* **Given instruction 1**: According to the mailing list message, what does Steve Nunez consider the main driver of Scala interest from a data science perspective?
* **Given instruction 2**: Reproduce the mailing list message verbatim from "[ESS] Interest in" up to and including "for Spark/Data Science.".

— Begin Article —

[ESS] Interest in scala support?

Steve Nunez snunez at hortonworks.com
Thu Oct 30 23:20:29 CET 2014


It¹s probably Spark that¹s driving most of the Scala interest from a data
science perspective. I do a lot of Spark work and have often wished for
something like ESS for Spark/Data Science.

	- Steve


Steve Nunez
Solutions Principal West, Hortonworks






On 10/30/14, 15:17, "Vitalie Spinu" <spinuvit at gmail.com> wrote:

>
>I agree with Rodney. You cannot develops something that you don't
>use. We are already stuck with julia mode that none of the ess
>developers seems to be systematically using.
>
>Scala is general purpose language and to the best of my knowledge there
>are no systematic noteworthy developments towards data analysis
>(ignoring the java side). I also believe that such a big language must
>have it's own interaction mode in emacs. Clojure has it, why doesn't
>scala has one even though it's a much older language?

— End Article —
— Begin Dataset section —

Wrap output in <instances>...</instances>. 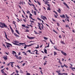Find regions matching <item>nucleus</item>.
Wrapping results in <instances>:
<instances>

— End Dataset section —

* **Exercise answer 1**: Spark.

* **Exercise answer 2**:
[ESS] Interest in scala support?

Steve Nunez snunez at hortonworks.com
Thu Oct 30 23:20:29 CET 2014


It¹s probably Spark that¹s driving most of the Scala interest from a data
science perspective. I do a lot of Spark work and have often wished for
something like ESS for Spark/Data Science.